▶ WORK REQUEST
Nothing but the lines from the line with "California, site 74, 2023-09-04T05:25:15+00:00, 3-frame" through the end of the data is to be copied, and each is to be copied exactly.
━━ TASK DATA ━━
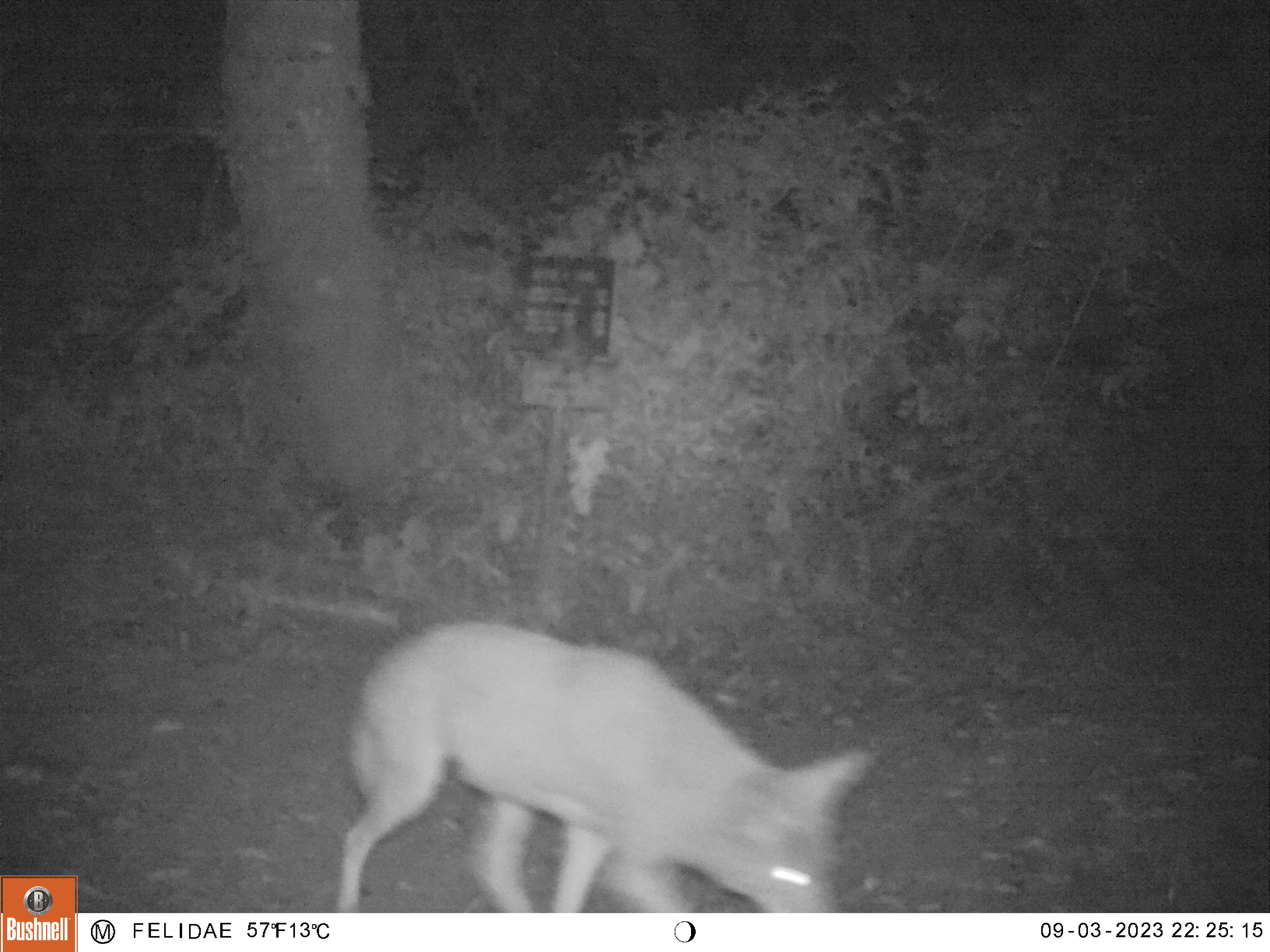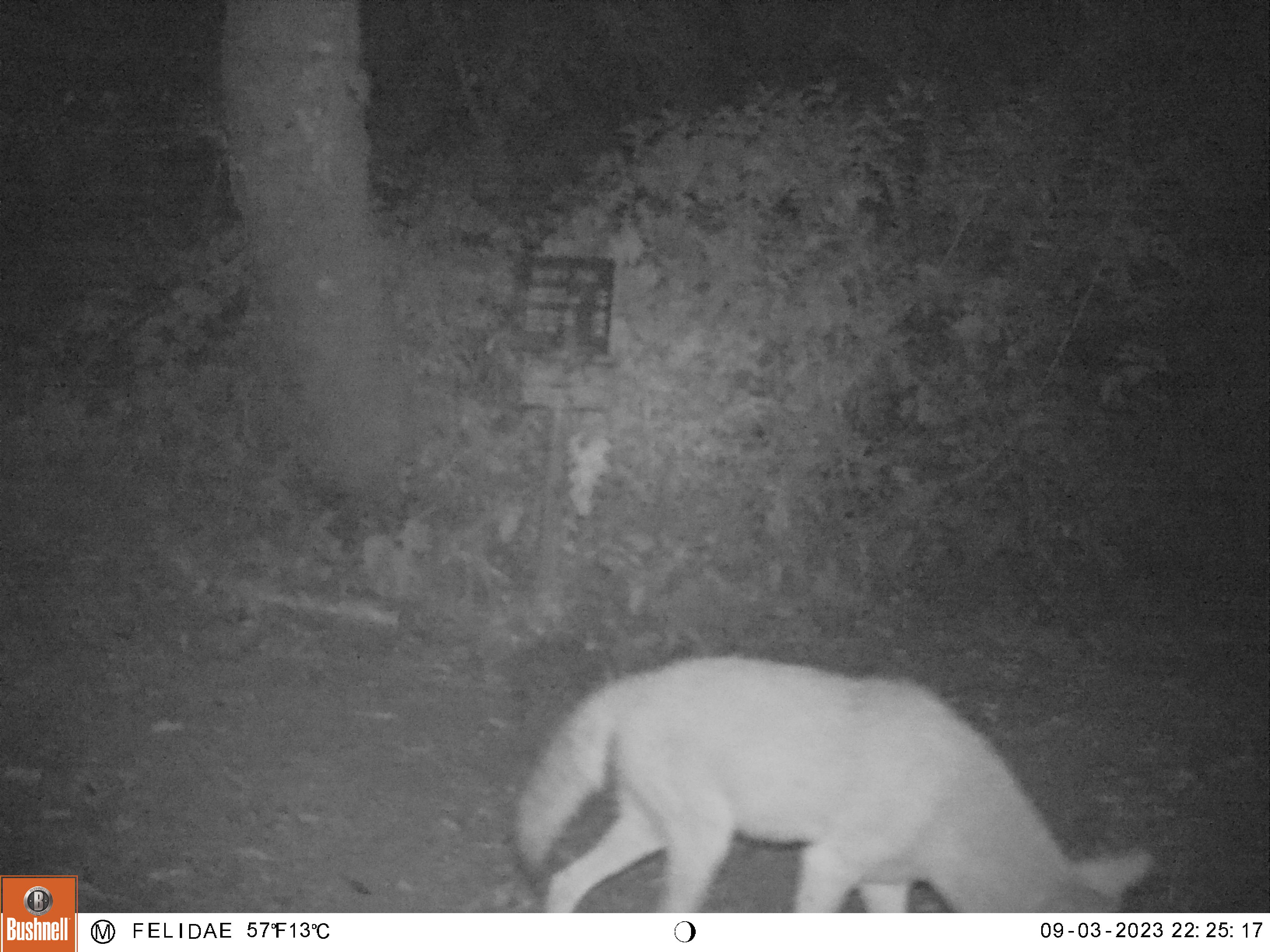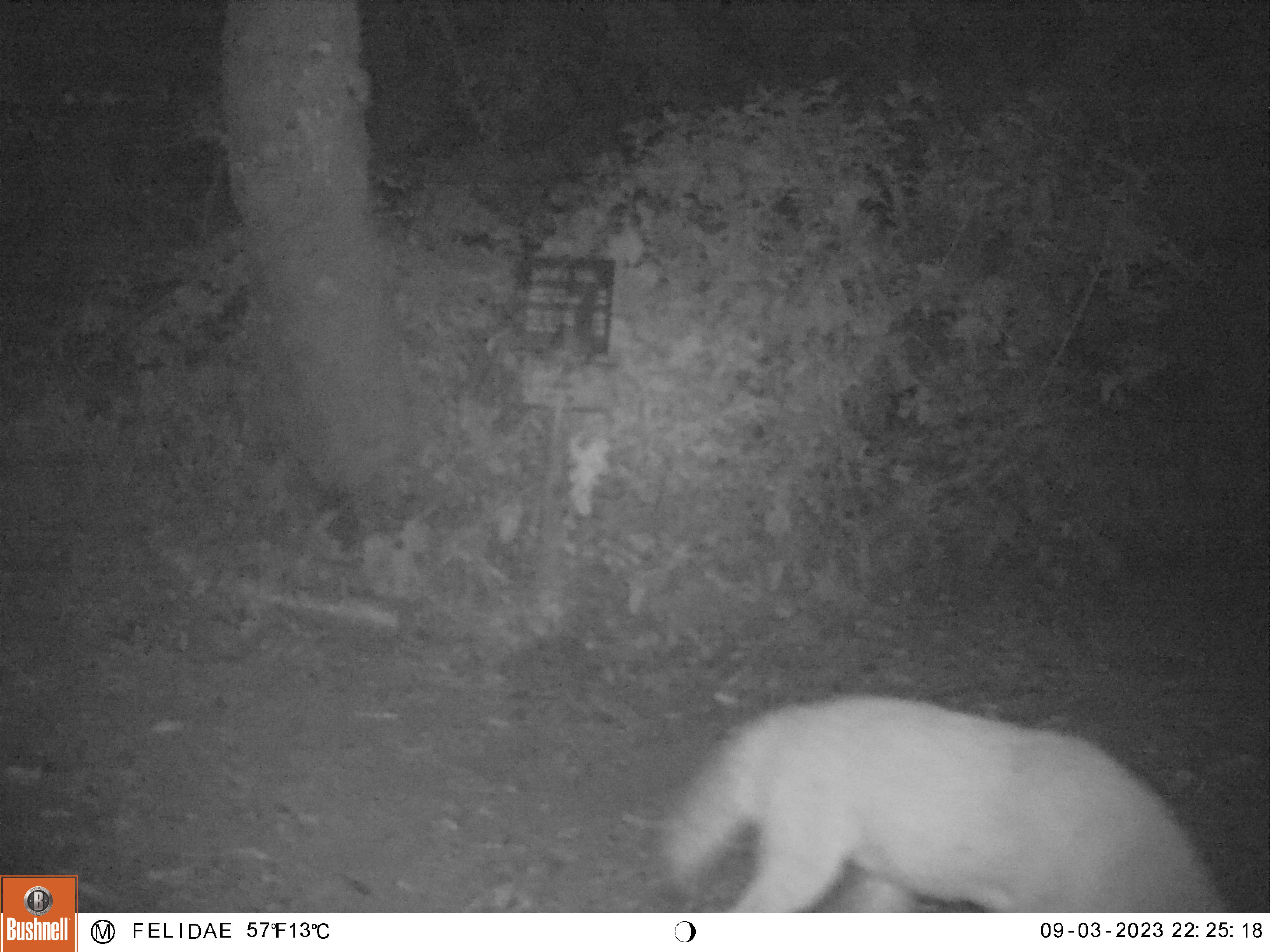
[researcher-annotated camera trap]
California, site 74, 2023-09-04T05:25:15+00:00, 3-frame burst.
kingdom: Animalia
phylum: Chordata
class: Mammalia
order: Carnivora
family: Canidae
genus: Canis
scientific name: Canis latrans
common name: coyote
━━━
▶ TASK RESPONSE
California, site 74, 2023-09-04T05:25:15+00:00, 3-frame burst.
kingdom: Animalia
phylum: Chordata
class: Mammalia
order: Carnivora
family: Canidae
genus: Canis
scientific name: Canis latrans
common name: coyote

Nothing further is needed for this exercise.